Due to these factors, marijuana legalization may not be far off, and when it occurs, TLRY will be ready to swoop in through its logistics network because of its thriving alcohol business. As is, TLRY is able to repurpose its existing distribution network which will help it penetrate the US cannabis market and manage the distribution of its product within the country. In this way, the company’s sales may be poised to increase significantly, and combined with its improved financial performance, profitability may not be a far-fetched dream for the cannabis giant.
TLRY Financials
According to TLRY’s 2023 annual report, its assets decreased from $5.44 billion at the beginning of the year to $4.3 billion. The reason for this decline in assets is largely attributable to declines in capital assets from $587.4 million to $429.6 million, intangible assets from $1.2 billion to $973.7 million, and goodwill from $2.6 billion to $2 billion. Meanwhile, liabilities declined from $1 billion to $977.3 million due to a decline in convertible debt payable from $196.6 million to $167.3 million despite current liabilities increasing from $280.3 million to $432.9 million.

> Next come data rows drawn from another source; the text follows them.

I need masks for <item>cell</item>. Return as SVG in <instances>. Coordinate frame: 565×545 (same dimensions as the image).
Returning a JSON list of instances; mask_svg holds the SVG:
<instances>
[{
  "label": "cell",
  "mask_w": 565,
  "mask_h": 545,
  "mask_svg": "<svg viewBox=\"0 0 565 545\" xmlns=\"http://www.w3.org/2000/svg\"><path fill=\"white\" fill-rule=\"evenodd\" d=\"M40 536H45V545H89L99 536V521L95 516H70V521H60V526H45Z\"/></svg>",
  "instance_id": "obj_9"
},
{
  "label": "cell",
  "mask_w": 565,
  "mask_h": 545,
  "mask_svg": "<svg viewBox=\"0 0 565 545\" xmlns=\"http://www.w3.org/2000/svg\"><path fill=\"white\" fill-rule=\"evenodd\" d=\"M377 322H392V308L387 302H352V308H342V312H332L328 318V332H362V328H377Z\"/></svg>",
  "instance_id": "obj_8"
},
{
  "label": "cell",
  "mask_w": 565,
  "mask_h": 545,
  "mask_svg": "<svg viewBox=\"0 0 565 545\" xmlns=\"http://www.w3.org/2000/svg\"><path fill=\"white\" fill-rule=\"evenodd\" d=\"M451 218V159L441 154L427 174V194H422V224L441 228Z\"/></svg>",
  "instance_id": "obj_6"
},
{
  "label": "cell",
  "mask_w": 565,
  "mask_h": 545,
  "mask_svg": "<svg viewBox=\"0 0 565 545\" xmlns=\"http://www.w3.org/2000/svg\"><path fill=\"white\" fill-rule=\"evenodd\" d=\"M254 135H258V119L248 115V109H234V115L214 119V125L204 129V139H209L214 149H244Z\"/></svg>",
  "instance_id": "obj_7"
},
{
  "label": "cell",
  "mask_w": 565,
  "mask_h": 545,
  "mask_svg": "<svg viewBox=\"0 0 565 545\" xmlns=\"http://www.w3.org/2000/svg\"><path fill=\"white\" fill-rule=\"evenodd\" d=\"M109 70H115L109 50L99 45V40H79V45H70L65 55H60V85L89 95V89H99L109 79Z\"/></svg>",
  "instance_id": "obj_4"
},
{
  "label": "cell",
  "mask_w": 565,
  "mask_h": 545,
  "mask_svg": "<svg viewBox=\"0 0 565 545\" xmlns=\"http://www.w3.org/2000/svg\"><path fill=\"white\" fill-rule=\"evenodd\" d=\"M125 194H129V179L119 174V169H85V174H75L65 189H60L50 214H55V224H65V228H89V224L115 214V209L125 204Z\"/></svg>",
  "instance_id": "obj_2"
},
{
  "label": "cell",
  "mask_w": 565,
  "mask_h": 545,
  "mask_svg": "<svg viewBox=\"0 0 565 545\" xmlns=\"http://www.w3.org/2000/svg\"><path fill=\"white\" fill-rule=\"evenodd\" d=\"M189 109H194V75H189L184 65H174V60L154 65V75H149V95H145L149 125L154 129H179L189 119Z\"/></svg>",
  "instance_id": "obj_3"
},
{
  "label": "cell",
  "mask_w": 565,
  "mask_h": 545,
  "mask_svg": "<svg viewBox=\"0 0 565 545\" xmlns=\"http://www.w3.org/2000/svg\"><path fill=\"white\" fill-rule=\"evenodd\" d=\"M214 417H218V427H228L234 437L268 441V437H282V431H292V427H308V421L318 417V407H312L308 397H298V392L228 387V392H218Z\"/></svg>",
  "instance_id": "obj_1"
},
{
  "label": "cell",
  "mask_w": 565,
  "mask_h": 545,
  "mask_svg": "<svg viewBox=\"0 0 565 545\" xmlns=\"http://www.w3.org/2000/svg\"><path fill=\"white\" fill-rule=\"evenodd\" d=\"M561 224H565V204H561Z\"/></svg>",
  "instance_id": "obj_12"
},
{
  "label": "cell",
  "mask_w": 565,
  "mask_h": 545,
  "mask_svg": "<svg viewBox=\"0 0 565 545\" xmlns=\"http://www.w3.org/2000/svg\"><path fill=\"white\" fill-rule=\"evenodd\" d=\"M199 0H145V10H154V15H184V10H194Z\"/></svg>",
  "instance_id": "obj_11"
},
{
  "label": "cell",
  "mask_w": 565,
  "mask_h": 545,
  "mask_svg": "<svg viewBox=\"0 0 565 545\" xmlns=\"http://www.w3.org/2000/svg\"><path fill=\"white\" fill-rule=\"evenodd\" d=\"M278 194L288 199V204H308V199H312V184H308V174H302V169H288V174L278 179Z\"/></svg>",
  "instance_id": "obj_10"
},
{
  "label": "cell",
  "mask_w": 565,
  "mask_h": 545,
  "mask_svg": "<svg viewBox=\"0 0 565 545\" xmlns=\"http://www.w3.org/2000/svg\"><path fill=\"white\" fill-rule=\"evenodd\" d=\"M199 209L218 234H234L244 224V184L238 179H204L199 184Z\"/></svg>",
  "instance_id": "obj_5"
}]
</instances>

In terms of revenue, TLRY witnessed a slight YoY decline from $628.3 million to $627.1 million. However, what is notable is the company’s gross margin improved significantly YoY from 18.5% to 23.4%. As for operating costs, the company witnessed a drastic increase from $727.2 million to $1.5 billion. However, this increase is a result of impairment increasing from $378.2 million to $934 million and a $246.3 million change in the fair value of convertible notes. For this reason, the company’s net loss increased from $434.1 million to $1.4 billion.
Technical Analysis
TLRY stock is in a neutral trend as it recently entered a sideways channel between $2.17 and $2.85. Looking at the indicators, the stock is above the 200, 50, and 21 MAs which is a bullish indication. Meanwhile, the RSI is neutral at 57 and the MACD is bearish. It is also worth noting that there is a gap near $1.7 that was formed on the company’s Q4 results which might be filled soon.

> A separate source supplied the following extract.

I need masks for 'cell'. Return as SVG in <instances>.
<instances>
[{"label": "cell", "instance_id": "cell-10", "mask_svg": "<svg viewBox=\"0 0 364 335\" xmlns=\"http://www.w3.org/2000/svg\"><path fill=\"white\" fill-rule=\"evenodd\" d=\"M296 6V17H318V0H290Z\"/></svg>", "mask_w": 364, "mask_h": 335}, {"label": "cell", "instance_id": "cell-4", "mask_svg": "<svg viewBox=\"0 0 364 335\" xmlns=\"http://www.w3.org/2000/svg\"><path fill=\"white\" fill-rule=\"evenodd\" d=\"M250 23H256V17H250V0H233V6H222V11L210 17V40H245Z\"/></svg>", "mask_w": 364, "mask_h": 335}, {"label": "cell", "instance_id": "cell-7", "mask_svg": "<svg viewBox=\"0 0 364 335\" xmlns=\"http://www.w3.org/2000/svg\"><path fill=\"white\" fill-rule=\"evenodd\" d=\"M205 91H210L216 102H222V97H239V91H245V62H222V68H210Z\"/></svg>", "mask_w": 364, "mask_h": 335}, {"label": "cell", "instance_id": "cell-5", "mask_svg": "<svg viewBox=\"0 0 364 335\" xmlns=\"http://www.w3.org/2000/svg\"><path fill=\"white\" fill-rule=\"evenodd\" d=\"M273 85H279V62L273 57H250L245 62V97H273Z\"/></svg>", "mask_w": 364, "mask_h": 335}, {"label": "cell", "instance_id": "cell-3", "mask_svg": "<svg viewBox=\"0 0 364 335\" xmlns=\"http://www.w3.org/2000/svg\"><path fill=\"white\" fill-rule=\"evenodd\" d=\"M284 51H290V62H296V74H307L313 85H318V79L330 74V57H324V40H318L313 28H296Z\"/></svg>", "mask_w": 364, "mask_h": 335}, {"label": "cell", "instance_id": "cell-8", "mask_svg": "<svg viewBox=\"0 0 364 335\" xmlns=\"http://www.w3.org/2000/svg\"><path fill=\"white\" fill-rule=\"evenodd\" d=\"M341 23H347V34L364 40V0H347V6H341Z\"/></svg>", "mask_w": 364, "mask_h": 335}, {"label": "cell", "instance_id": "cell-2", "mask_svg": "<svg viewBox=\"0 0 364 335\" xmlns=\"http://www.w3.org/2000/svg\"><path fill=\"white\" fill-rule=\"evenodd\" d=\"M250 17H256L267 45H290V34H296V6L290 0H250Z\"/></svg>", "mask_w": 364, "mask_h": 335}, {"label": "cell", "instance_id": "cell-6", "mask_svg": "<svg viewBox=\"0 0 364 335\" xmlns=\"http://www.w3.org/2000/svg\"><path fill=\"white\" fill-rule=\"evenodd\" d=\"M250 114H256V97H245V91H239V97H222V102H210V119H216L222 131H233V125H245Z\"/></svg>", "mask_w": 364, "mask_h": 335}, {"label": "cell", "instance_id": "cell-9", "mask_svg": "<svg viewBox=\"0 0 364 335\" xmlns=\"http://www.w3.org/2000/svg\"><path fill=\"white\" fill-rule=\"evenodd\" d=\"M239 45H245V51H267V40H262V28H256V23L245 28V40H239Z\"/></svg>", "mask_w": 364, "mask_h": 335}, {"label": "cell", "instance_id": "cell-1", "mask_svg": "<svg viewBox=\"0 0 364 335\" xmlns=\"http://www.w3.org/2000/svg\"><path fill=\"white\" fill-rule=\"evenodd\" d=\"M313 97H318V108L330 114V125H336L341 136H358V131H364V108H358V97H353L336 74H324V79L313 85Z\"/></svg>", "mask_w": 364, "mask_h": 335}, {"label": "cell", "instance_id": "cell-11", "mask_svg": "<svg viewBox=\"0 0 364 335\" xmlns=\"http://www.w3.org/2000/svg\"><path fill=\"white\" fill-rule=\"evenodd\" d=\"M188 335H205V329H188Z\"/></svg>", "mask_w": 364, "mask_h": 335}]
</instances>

As for the fundamentals, updates regarding the rescheduling or de-scheduling of cannabis will act as a major catalyst for TLRY stock and the whole cannabis sector. Given that it is highly likely that cannabis may not remain a Schedule 1 substance, federal legalization may not be a far-fetched dream and TLRY is well-positioned to secure a substantial share of the US market thanks to its presence in that market through its alcoholic brands.
Since investing in the cannabis sector is a long-term bet on cannabis legalization, bullish investors could wait for the stock to cool down from its post-earnings run, and enter long positions when the gap near $1.7 is filled.
TLRY Forecast
With cannabis’ status as a Schedule 1 substance being put into question, TLRY stock and the whole cannabis industry may be poised to soar. As rescheduling appears to be the most likely outcome, this could be considered a pivotal step toward federal legalization. With this in mind, TLRY is well-positioned to capitalize on the eventual legalization of cannabis thanks to its familiarity with the US market due to its existing US alcoholic brands.
Given that the company may utilize the distribution networks of its alcoholic brands to distribute its cannabis products, it has the potential to dominate the adult US cannabis market once cannabis is legalized. With the company improving its financial performance significantly in Q4 and its expectations of positive cash flow for the full year 2024, TLRY stock may be poised for growth in the coming years – making it a potentially profitable long-term hold.